## Supplied data
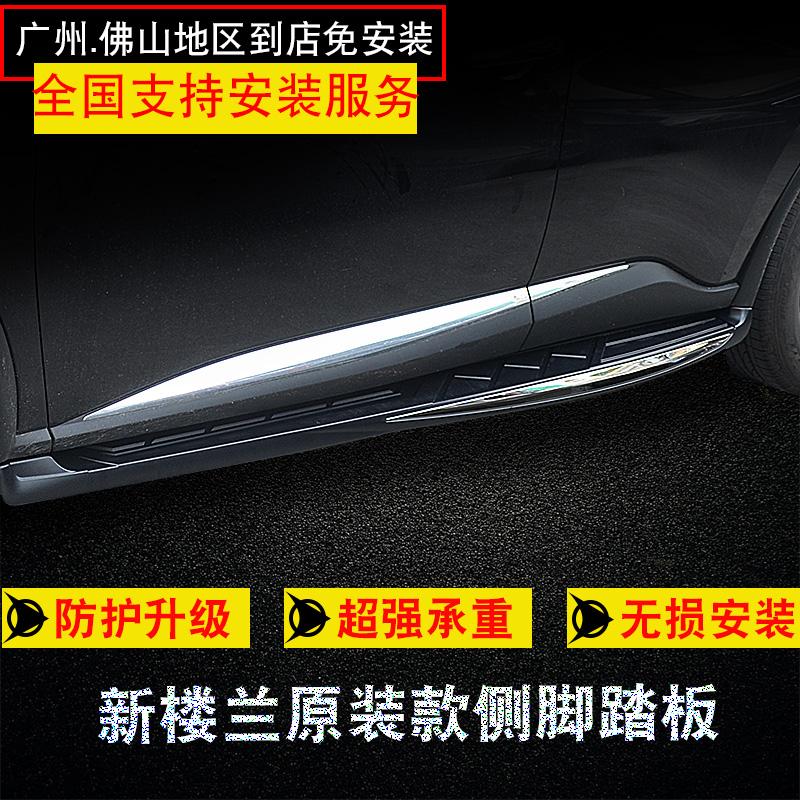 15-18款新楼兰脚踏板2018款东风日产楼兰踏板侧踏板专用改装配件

...

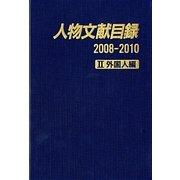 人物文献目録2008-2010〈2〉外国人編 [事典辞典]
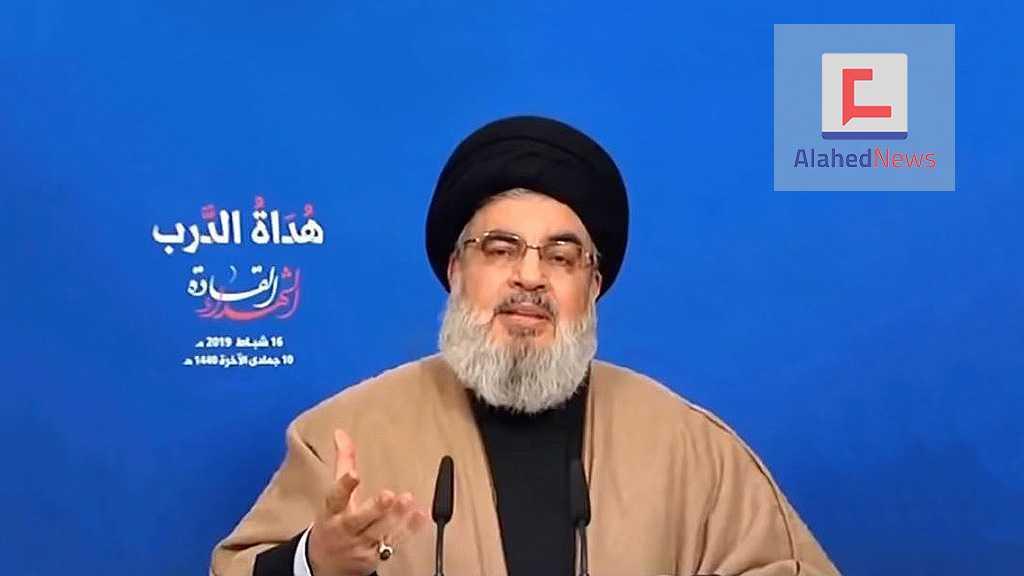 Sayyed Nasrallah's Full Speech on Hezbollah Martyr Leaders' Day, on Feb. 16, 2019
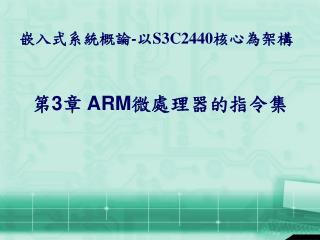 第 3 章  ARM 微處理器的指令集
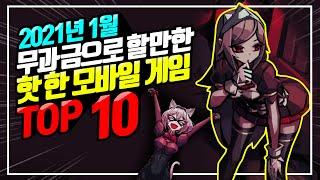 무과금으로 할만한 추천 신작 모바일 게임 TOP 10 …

## What is expected
Since the pictures are not part of the copy, please transcribe only the lines above from the one with "人物文献目録2008-2010〈2〉外国人編 [事典辞典]" through the one with "무과금으로 할만한 추천 신작 모바일 게임 TOP 10 …", exactly and with both ends.

## Finished task
 人物文献目録2008-2010〈2〉外国人編 [事典辞典]
 Sayyed Nasrallah's Full Speech on Hezbollah Martyr Leaders' Day, on Feb. 16, 2019
 第 3 章  ARM 微處理器的指令集
 무과금으로 할만한 추천 신작 모바일 게임 TOP 10 …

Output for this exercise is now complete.